Akad dalam Asuransi Syariah
Selain penjelasan di atas, MUI juga menegaskan aturan akad yang digunakan dalam asuransi.
Akad yang dimaksud adalah perikatan antara peserta asuransi dengan perusahaan asuransi.
Terlebih dalam akad tidak boleh terdapat unsur gharar (penipuan), maysir (perjudian), riba, zhulm (penganiayaan), risywah (suap), barang haram dan maksiat karena tujuan akad adalah saling tolong-menolong dengan mengharapkan ridha dan pahala dari Allah.
Sedikitnya, ada 3 jenis akad dalam asuransi syariah yang perlu Anda ketahui, yaitu
1. Akad Tijarah
Akad tijarah adalah semua bentuk akad yang dilakukan untuk tujuan komersial.
Maksud tujuan komersial dalam asuransi syariah adalah mudharabah, yakni investasi yang dilakukan oleh perusahaan asuransi yang dananya didapati dari dana premi peserta asuransi.
Hal ini dilakukan guna mendapatkan keuntungan karena dalam asuransi syariah, perusahaan asuransi diwajibkan melakukan investasi.
2. Akad Tabbaru’
Akad tabarru’ adalah semua bentuk akad yang dilakukan dengan tujuan kebajikan dan tolong-menolong, bukan hanya untuk tujuan komersial.
Dana premi yang terkumpul menjadi dana hibah yang dikelola oleh perusahaan asuransi.
Selanjutnya, dana hibah yang terkumpul digunakan untuk klaim asuransi bagi peserta yang terkena musibah.
3. Akad Wakalah bil ujrah
Terakhir menjawab apakah asuransi haram bisa terjelaskan dengan Akad Wakalah.
Yaitu akad di mana peserta memberikan kuasa kepada perusahaan asuransi dengan imbalan pemberian ujrah (fee).

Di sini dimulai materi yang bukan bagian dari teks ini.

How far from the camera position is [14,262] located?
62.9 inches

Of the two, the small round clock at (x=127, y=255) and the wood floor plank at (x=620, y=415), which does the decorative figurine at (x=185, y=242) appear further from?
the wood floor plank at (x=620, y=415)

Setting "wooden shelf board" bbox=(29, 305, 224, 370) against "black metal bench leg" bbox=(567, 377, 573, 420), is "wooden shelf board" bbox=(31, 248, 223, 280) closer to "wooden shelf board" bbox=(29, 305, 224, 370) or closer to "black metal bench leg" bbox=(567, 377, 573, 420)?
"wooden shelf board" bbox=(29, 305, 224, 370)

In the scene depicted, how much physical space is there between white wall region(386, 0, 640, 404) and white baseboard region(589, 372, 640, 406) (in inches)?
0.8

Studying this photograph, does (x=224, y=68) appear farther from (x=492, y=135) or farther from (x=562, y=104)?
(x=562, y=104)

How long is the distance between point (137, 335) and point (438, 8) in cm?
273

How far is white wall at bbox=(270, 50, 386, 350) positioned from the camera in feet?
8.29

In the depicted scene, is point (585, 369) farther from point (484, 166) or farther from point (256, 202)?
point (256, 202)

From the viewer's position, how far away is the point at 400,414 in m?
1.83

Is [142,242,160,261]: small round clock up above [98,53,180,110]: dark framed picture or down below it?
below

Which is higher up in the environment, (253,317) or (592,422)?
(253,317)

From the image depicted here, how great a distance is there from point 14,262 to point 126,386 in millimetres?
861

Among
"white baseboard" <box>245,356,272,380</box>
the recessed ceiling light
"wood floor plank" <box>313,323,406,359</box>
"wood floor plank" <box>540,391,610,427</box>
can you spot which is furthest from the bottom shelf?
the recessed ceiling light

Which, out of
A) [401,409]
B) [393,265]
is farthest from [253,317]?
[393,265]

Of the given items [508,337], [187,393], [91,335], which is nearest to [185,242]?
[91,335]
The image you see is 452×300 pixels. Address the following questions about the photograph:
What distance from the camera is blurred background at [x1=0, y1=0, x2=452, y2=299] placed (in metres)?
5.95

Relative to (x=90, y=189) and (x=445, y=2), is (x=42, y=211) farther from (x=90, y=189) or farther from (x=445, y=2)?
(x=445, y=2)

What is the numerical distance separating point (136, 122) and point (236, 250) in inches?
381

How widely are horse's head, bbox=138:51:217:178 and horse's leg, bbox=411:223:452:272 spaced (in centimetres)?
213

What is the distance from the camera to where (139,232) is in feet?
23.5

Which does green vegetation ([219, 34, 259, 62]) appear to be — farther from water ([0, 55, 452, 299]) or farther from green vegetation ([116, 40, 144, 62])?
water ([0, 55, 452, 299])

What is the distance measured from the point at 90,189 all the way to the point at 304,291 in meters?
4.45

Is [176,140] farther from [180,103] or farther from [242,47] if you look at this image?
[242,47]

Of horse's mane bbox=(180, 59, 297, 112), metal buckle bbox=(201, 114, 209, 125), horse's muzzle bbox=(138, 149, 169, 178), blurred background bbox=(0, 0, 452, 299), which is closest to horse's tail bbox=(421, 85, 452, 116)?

Sifat akad wakalah adalah amanah, jadi perusahaan asuransi hanya bertindak sebagai wakil (yang mengelola dana) sehingga perusahaan tidak menanggung risiko terhadap kerugian investasi.
Selain itu juga tidak ada pengurangan fee yang diterimanya oleh perusahaan, kecuali karena kecerobohan atau wanprestasi.
Itulah penjelasan apakah asuransi haram yang perlu Anda ketahui. Semoga informasi ini berguna bagi Anda dan menambah wawasan Anda.